◆ Challenges
A. In the text on classification trees, repeat word for word the passage starting with "Classification (also known" and going on through "at an example.".
B. From the classification tree text, list each distinct label that appears inside square brackets in the tree diagram. Give each label once.

◆ Source text
BEGIN
Classification (also known as classification trees or decision trees) is a data mining algorithm that creates a step-by-step guide for how to determine the output of a new data instance. The tree it creates is exactly that: a tree whereby each node in the tree represents a spot where a decision must be made based on the input, and you move to the next node and the next until you reach a leaf that tells you the predicted output. Sounds confusing, but it's really quite straightforward. Let's look at an example.
Listing 1. Simple classification tree
[ Will You Read This Section? ] / \ Yes No / \ [Will You Understand It?] [Won't Learn It] / \ Yes No / \ [Will Learn It] [Won't Learn It] |
This simple classification tree seeks to answer the question "Will you understand classification trees?" At each node, you answer the question and move on that branch, until you reach a leaf that answers yes or no. This model can be used for any unknown data instance, and you are able to predict whether this unknown data instance will learn classification trees by asking them only two simple questions. That's seemingly the big advantage of a classification tree — it doesn't require a lot of information about the data to create a tree that could be very accurate and very informative.
END
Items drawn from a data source
BEGIN
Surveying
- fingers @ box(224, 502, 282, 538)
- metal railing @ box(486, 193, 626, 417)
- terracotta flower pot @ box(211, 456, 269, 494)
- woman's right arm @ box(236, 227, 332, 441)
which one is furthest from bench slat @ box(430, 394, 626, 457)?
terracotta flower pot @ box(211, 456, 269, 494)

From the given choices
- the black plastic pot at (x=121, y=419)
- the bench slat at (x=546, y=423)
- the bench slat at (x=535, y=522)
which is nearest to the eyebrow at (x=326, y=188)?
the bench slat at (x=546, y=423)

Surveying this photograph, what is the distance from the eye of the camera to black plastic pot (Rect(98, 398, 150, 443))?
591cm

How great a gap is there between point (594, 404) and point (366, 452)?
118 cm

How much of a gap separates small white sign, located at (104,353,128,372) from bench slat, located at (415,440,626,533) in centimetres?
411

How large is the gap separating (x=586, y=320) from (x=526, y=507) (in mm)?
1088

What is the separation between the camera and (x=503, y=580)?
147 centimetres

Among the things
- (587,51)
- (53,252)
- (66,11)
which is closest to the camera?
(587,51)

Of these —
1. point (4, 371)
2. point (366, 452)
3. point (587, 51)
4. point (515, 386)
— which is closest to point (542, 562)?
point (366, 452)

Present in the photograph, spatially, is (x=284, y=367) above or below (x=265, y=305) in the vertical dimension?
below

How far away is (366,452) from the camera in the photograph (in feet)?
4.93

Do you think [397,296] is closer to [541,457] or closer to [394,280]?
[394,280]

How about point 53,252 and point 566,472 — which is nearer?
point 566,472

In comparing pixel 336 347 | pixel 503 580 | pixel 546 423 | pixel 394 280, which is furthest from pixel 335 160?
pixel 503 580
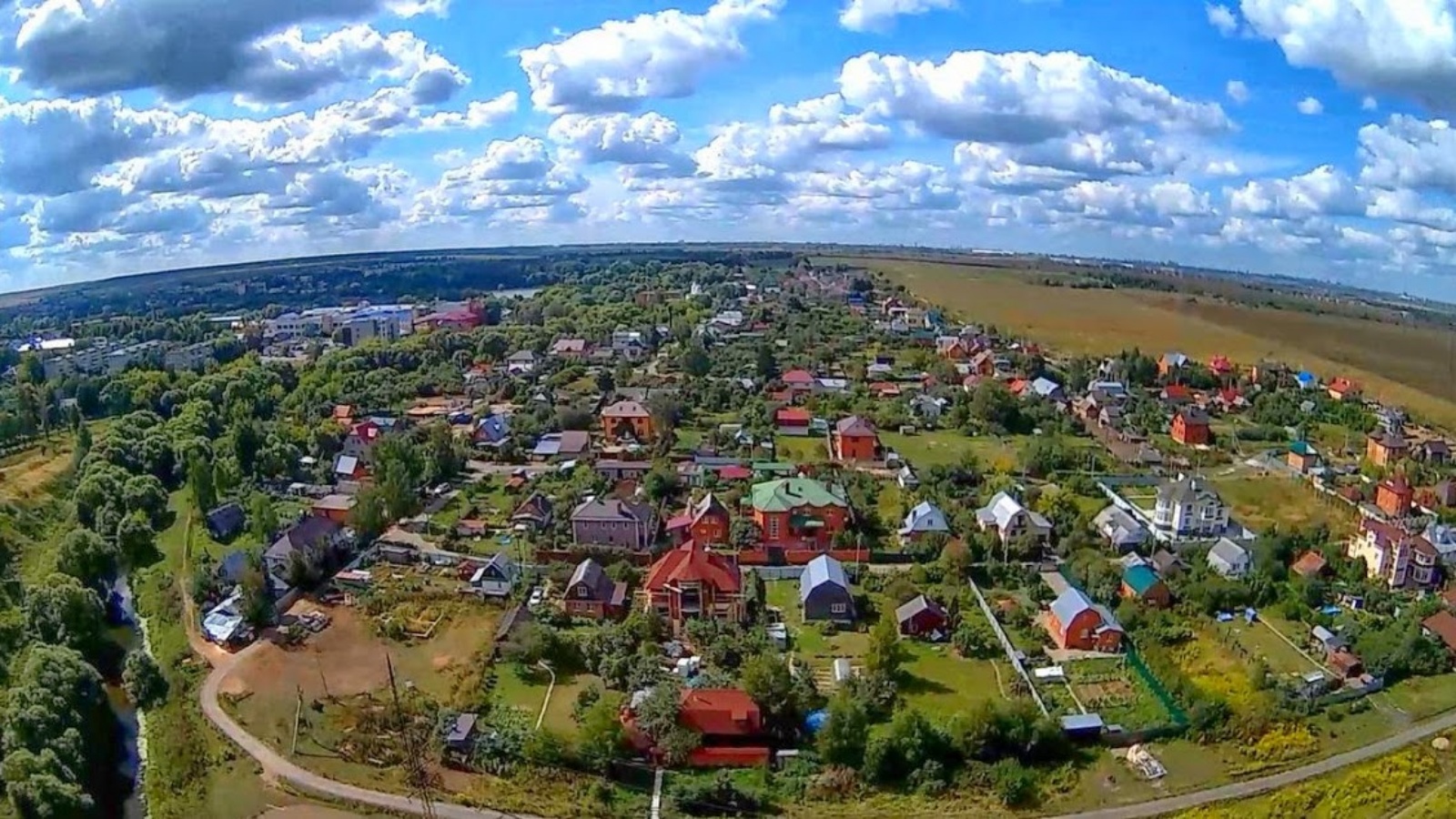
END
◆ Final results
A.
Classification (also known as classification trees or decision trees) is a data mining algorithm that creates a step-by-step guide for how to determine the output of a new data instance. The tree it creates is exactly that: a tree whereby each node in the tree represents a spot where a decision must be made based on the input, and you move to the next node and the next until you reach a leaf that tells you the predicted output. Sounds confusing, but it's really quite straightforward. Let's look at an example.

B.
Will You Read This Section?
Will You Understand It?
Won't Learn It
Will Learn It